Since I started using MongoDB two years ago as my database of choice
when building web services, it has been a pleasure.
Everything has been easy and there was never a fuzz.
The Rust client is amazing and building
RESTful web services in Rust with MongoDB for persistent storage has taken me a
long way.
Only for full-text search I had to bring in a database that is more
advanced in that regard (Elasticsearch).
Besides the great integration into the Rust ecosystem, another positive aspect
is the tooling and scripting capabilities.
The mongosh
REPL for
JavaScript is a versatile tool making database administration, document updates
and data retrieval for one-off jobs and analytics tasks a breeze.
Another useful set of developer tools from the MongoDB world are
the database tools.
The MongoDB database tools are a set of cli programs you can use to interact
with your deployment.
In this article I will show you how you can use the data import and export tools,
namely mongodump
,
mongorestore
and
mongoexport
, to
extract a collection from a mongodump
archive file.
# Why?
Good question.
First though, what is a mongodump
archive and why do I have a lot of them
on various hard drives?
mongodump
is a utility that creates a binary dump of your MongoDB deployment,
no matter whether the deployment is a standalone instance, replica set or
sharded cluster.
You provide mongodump
with a connection string to the deployment and it will
dump every database with every collection in a binary format
(Bson) to your local disk.
Each collection will be dumped to its own Bson file, along with a Json file
containing metadata about the collection.
Let's say you have a MongoDB server running locally with a single database
called my_database
containing the collections my_collection_1
and
my_collection_2
.
When running mongodbump
without any arguments, it will create a sub-directory
dump/
in your current work directory with the following files:
.
├── admin
│ ├── system.version.bson
│ └── system.version.metadata.json
└── my_database
├── my_collection_1.bson
├── my_collection_1.metadata.json
├── my_collection_2.bson
└── my_collection_2.metadata.json
Nice. We have a bunch of files containing the documents of our collections
saved locally on disk.
This is very helpful for creating backups of our production database.
But mongodump
can do even better.
Instead of creating a directory, it can also create an archive file, making
the backup more self-contained and space efficient.
Running mongodump --archive=foo.dump
will create the foo.dump
archive
with the files from the listing above.
Perfect. My backup strategy for my MongoDB servers.
Why do I need offline access to the data stored in the backups? In my case I need offline access, because the service storing the data got retired and does not exist anymore. Without an immediate successor system, the data is no longer available online. The only place the data can be retrieved from are the backup archives. Even though the service got retired, the data still needs to be accessible for various (manual) operations beyond the original reason for collection. This includes operations like user support, analytics, regulatory ones (right of access) and maybe one day migration to a new system. The backups themselves are stored in a binary format. Their only purpose is to be machine-interpretable in order to restore the contents to a MongoDB deployment. But to fulfill the ongoing business needs, the data must be accessed by people and therefore needs to be human-readable. So we need to extract it from the archive somehow.
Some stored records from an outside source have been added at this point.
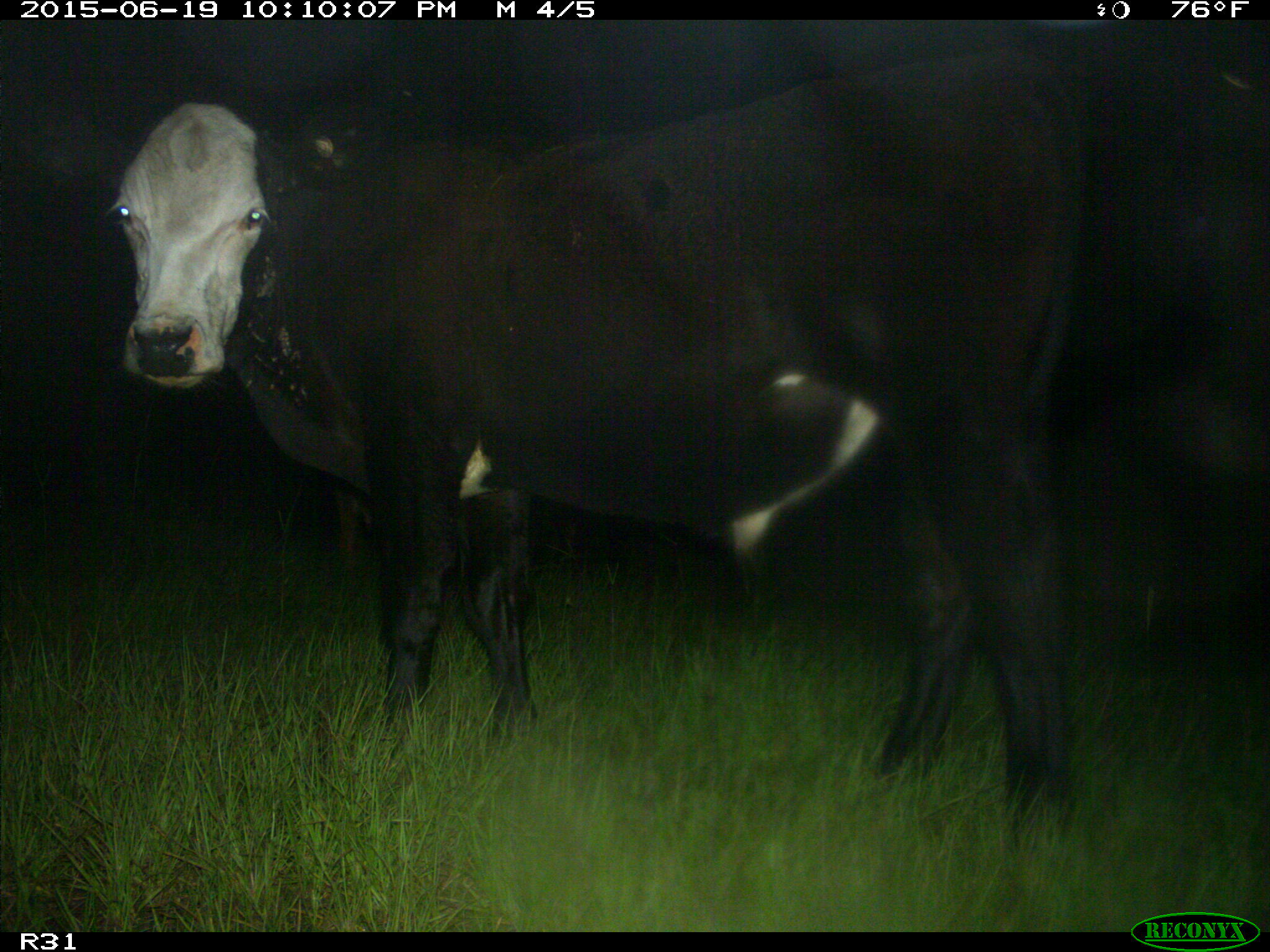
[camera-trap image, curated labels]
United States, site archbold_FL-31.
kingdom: Animalia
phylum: Chordata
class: Mammalia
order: Artiodactyla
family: Bovidae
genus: Bos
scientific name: Bos taurus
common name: domestic cow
Bos taurus (domestic cow).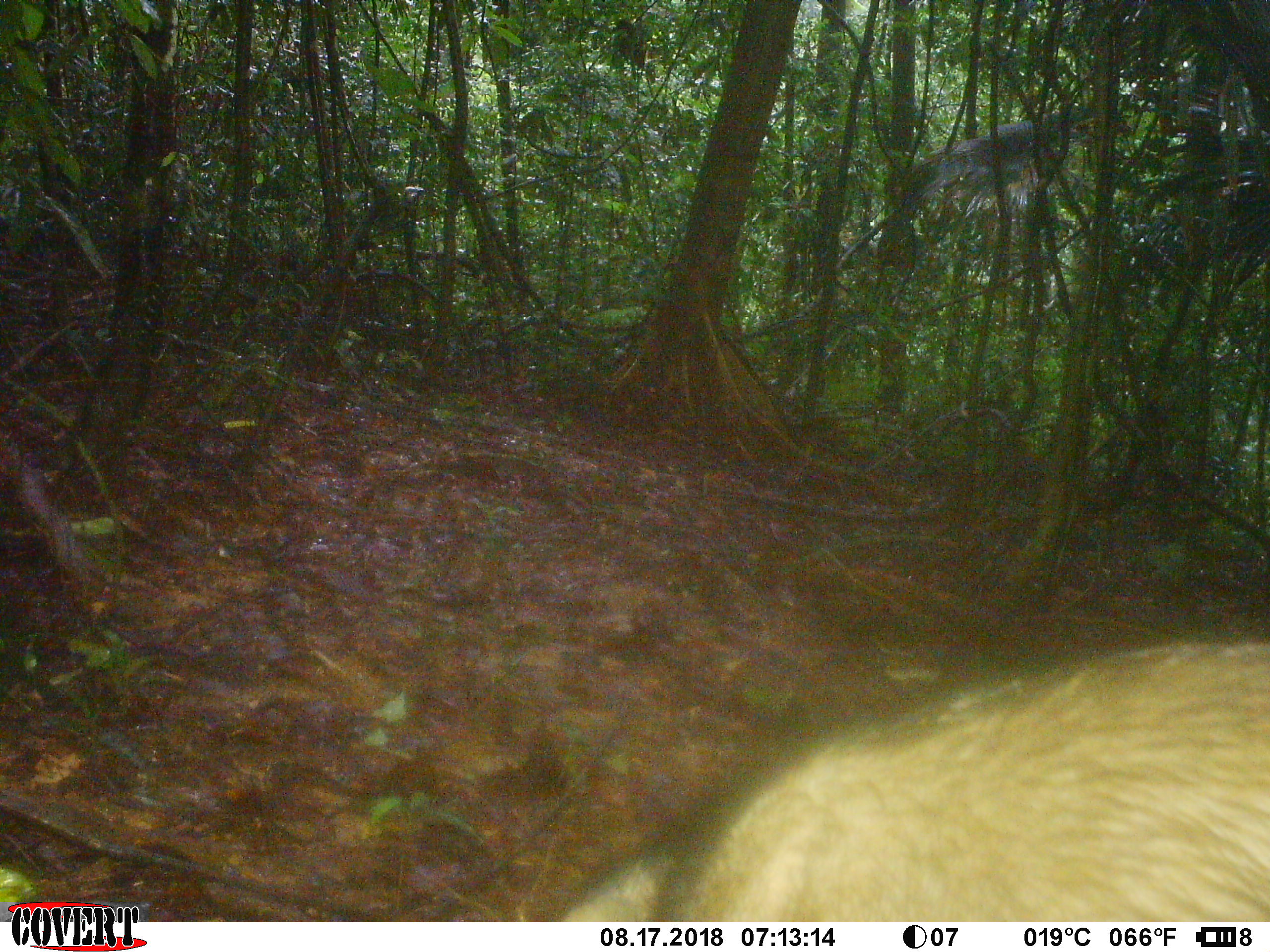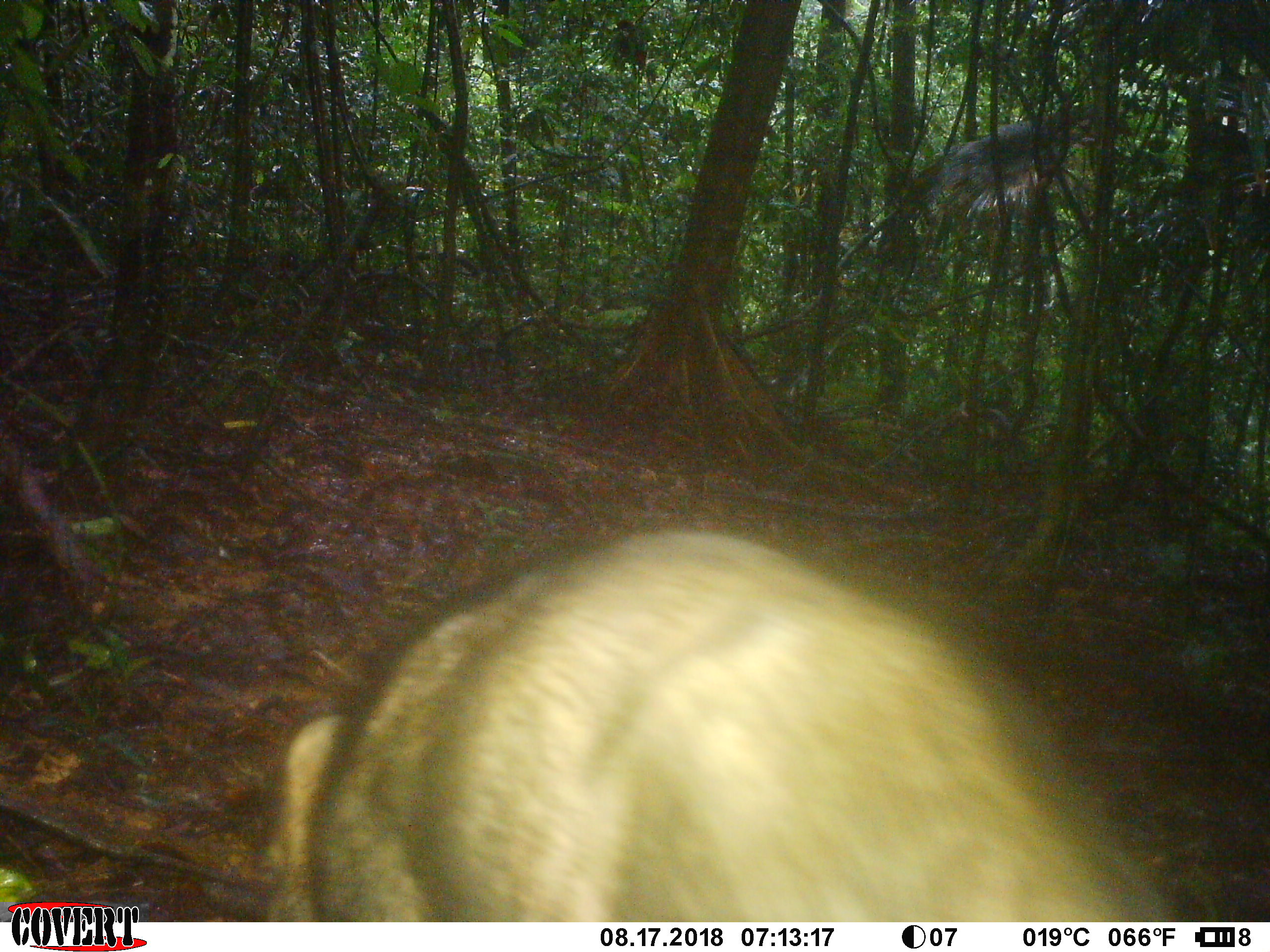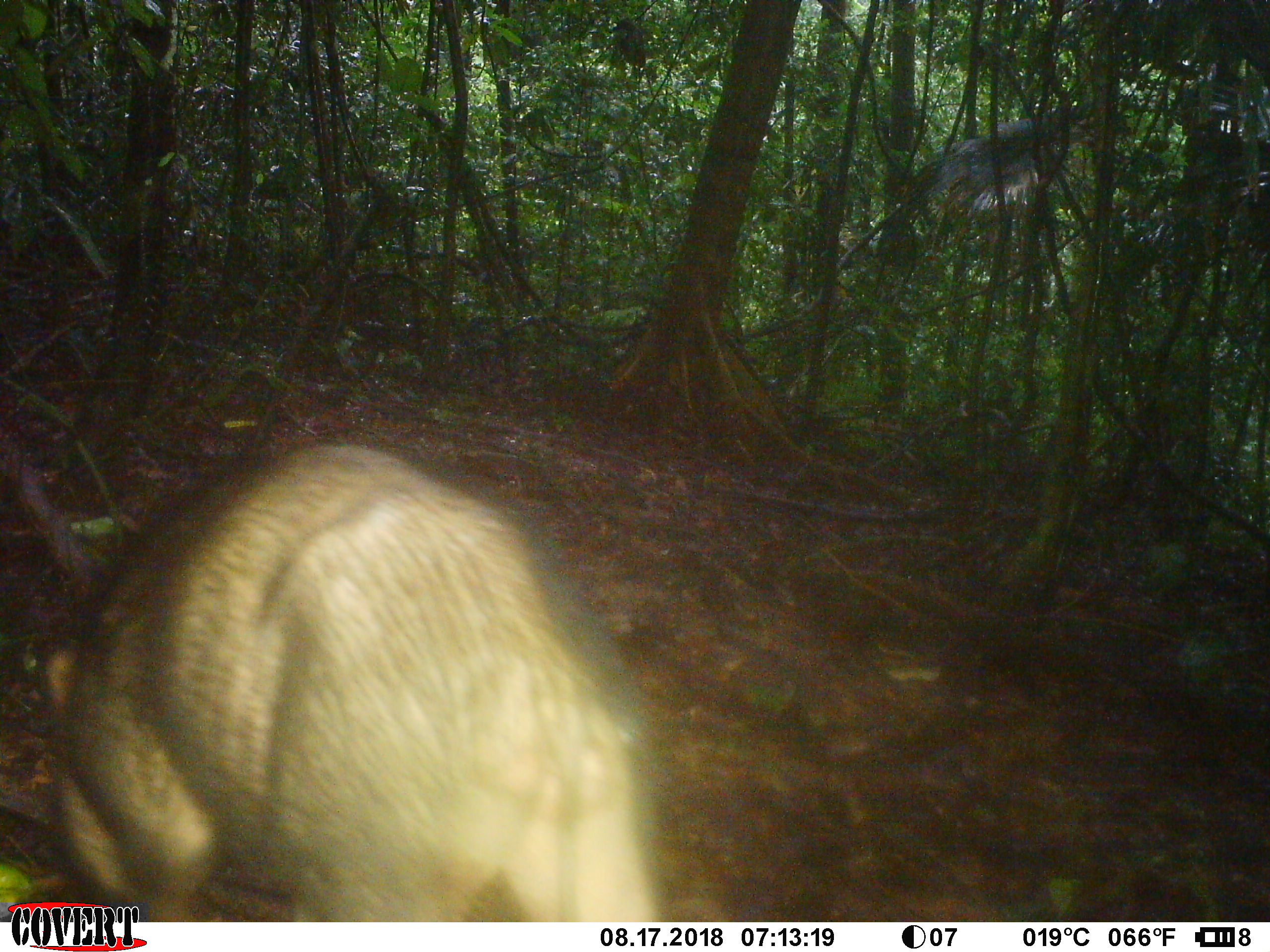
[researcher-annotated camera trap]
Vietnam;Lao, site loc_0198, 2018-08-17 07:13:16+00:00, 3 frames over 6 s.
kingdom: Animalia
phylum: Chordata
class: Mammalia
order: Artiodactyla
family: Suidae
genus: Sus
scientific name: Sus scrofa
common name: eurasian wild pig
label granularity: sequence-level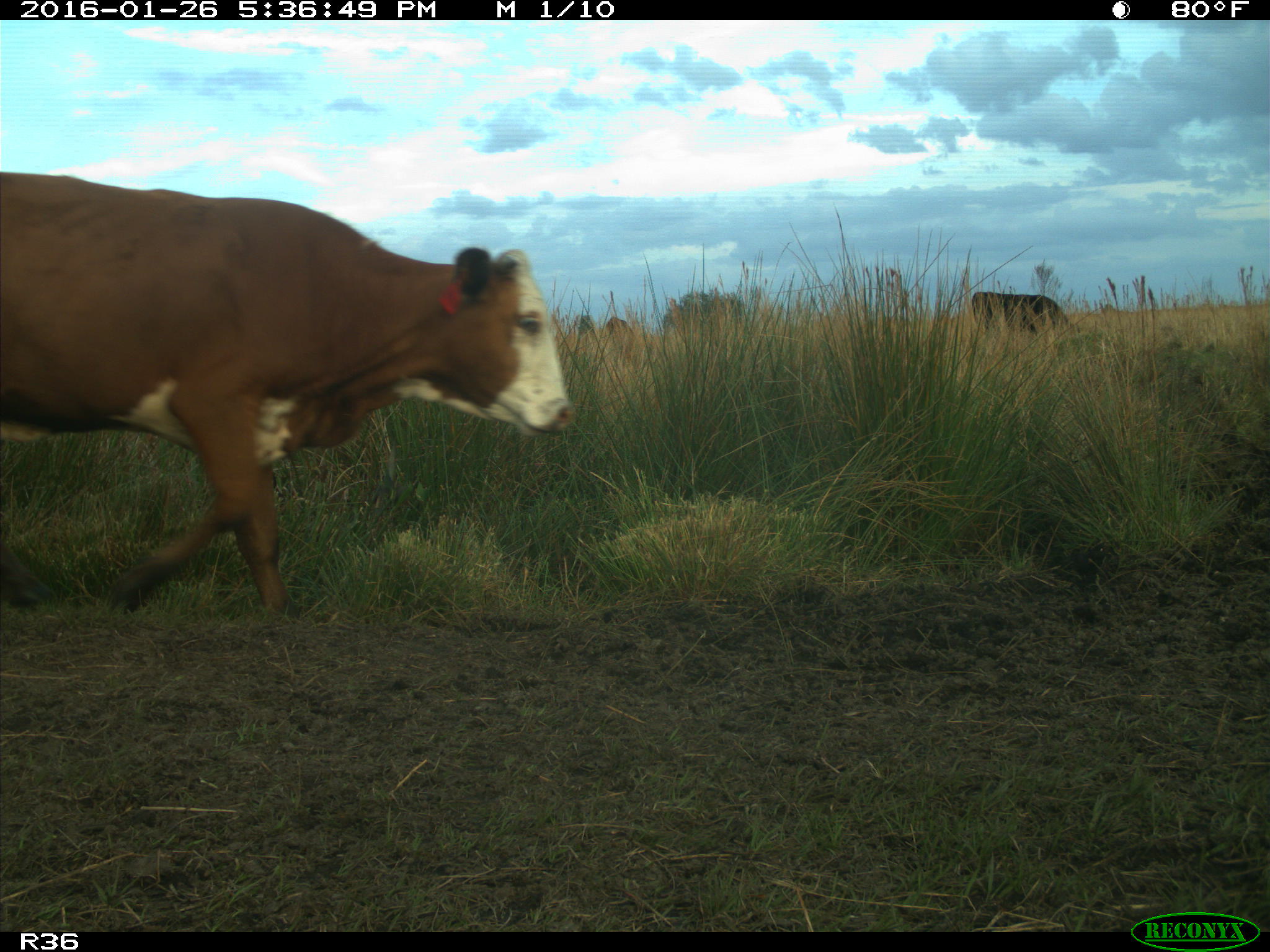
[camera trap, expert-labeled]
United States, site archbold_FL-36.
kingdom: Animalia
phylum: Chordata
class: Mammalia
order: Artiodactyla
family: Bovidae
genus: Bos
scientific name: Bos taurus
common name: domestic cow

Before retiring the service I thought long and hard about how I intent to retain access to the data offline. I did not delete the service only to realize later that I lost necessary business information, scrambling to restore it, coming up with the solution presented here. Instead of the obvious other way of getting offline access through an extra dump of the data in a human-readable format like Json or CSV, I thought that I must be able to get the data from the backups instead. I deemed retrieving the data from the backups preferable, mainly for two reasons:
-
Replication: Backups were made daily and twice a week the backup device was changed. Every hard drive not currently connected to the server is stored in a secure location off-site. Before shutting down the service completely, there was a grace period where write access was revoked and people could only read the existing data. During that grace period the final, immutable state of the data was replicated onto every backup hard drive. Getting the same replication for an extra dump seemed like a lot of unnecessary manual work, requiring me to get every hard drive, drive to my server's location and one by one plug them in and copy the final dump to every drive. Another possibility would've been to change the backup routine to dump human-readable data and let it run for another three weeks to populate every device with at least one copy of the data. But that would've meant unnecessarily paying for the hosting of a useless shell of a service.
-
History: All the backups together make up a coarsely grained history of the data and the changes that were made to it. If it turns out that a document is broken in the final data dump and we need to find the correct version somewhere in the older backups, I'd need to be able to sift through the backups anyway. Might as well write the script for it now when I can use it for other operations that require offline access and kill two (one being hypothetical) birds with one stone.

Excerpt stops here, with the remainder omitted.